Hi-Laker History Comes Alive in La Conner
Northwest Yachting reader and, Hi-Laker owner and now Hi-Laker expert, Steve Hurt, checks in from the La Conner Classic Car and Boat Show earlier this month:
By Steve Hurt
The show was off to a good start with the weather in our favor. In the early morning there was a nice pancake breakfast that was offered for a small amount at the La Conner Retirement Inn and many took advantage of this. A large number of nice vintage cars, motorcycles and boats were present in the parking lot. There were also many classic yachts to see on guest dock F.
Once again, I want to thank Jack Barchek, the original maker of the Hi-Laker boat for his time and sharing of the making of the Hi-Laker boat. I also want to thank Kurt Hoehne from Northwest Yachting magazine for his help with the on-line exposure that he gave me with my Hi-Laker boat. With this help I was able to find and organize the history on the Hi-Laker boat. I was also able to find former local makers and the original maker Attbar, Inc. of Ridgefield, Washington. Now I’ll be able to share some of the past Northwest boat builder history with others and give a new life to my Classic Hi-Laker boat after its restoration.
Click on any photo to enlarge and open slide show.
In a telephone interview February, 2015, Jack Barchek one of the owners of Attbar, Inc., shared some words on the making of the Hi-Laker boats.
Jack Barchek and Al Pratt, owners of the Attbar, Inc. were makers of fiberglass parts for the trucking industry. Eighty percent of their business was making truck parts for Freightliner, Kenworth and Volvo in Ogden, Utah.
Attbar made their first boat about 1953 when water skiing was just gaining popularity. They named this water ski boat the “Sea Bird.”

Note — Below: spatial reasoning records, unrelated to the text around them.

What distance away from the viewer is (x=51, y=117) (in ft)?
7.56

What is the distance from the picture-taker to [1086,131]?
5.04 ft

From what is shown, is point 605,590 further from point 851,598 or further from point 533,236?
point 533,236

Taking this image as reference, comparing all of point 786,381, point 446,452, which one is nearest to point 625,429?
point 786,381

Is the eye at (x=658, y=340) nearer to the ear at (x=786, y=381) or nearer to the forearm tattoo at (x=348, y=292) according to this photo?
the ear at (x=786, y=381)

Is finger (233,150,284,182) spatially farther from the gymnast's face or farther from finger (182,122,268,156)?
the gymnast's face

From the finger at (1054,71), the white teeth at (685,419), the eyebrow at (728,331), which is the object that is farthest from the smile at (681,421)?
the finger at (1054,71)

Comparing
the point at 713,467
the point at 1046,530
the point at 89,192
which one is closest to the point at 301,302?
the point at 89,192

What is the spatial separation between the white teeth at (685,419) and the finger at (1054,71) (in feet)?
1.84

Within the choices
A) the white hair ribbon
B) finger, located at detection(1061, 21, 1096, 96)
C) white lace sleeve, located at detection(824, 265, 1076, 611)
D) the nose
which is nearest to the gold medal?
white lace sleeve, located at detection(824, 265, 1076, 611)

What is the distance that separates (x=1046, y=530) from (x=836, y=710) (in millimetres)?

Attbar, Inc. was also the original makers of the Hi-Laker boat which they began building about 1958. The builders gave the boat this name with the idea of making a small car topper boat so that customers would not need to buy a boat trailer. They could then easily load the boat on their car topper rack and remove it hassle-free at the high mountain lake sites.
The company’s first Hi-Laker was a 10′ boat which accommodated a 3HP motor. Customers began purchasing this boat from local sporting good dealers but were using a 10HP motor only to find that the boat would porpoise in the water. The boat dealers had mistakenly neglected to inform customers that the boat was only designed to be used with a 3HP motor and that the hull was a displacement hull that was not designed to be used as a speed boat.
After receiving many complaints, the boat molds were destroyed and Attbar began making an 11′ boat with a planning hull which proved successful.
Jack Barchek stated that to the best of his knowledge Attbar, Inc. was the first company to make the lapstrake fiberglass hull, and this was done using a chop gun. By using the lapstrake style in building the boat it enabled Attbar to build a much stronger and lighter boat. He also mentioned that Attbar made the first fiberglass drift boat. Woody Hinaman, a guide on the Rogue River in Oregon, made and used plywood drift boats but wanted a fiberglass drift boat for his business. So Jack and Al made Woody a deal. They asked Woody to make them a plywood hull and from that they made him a fiberglass drift boat.
At the start of the making of the Hi-Laker, Jack and Al hired a retired mold maker named George Yates. He made molds for aircraft and eventually made the first and then all the wood patterns for the Hi-Laker 10′,11,’ 12′, 14′ and 16′ boats.
At one point Attbar, Inc. was producing 11 Hi-Lakers per day. They made this boat for about five years. They sold this boat not so much to the boat marinas, but to various sporting goods dealers in Washington, Oregon and Idaho. Unfortunately, during the time this boat was being produced, there were a few people who would buy a Hi-Laker, make a mold of it, and then would open a business for themselves using the Hi-Laker name.
The sporting good dealers that purchased the Hi-Laker from Attbar, Inc. wanted to buy the boat stripped from the plant so they could then sell the accessories such as speedometers, tachometer, etc. In this way, they found they could gain a better profit. Jack stated that Attbar, Inc. sold about 90% of their boats stripped.
A few of the other local former makers of the Hi-Laker were Nelson Plastic, Ballard, Washington, Janco Plastic, Monroe, Washington and PlastOlite and Trailerdyne, Beaverton, Oregon.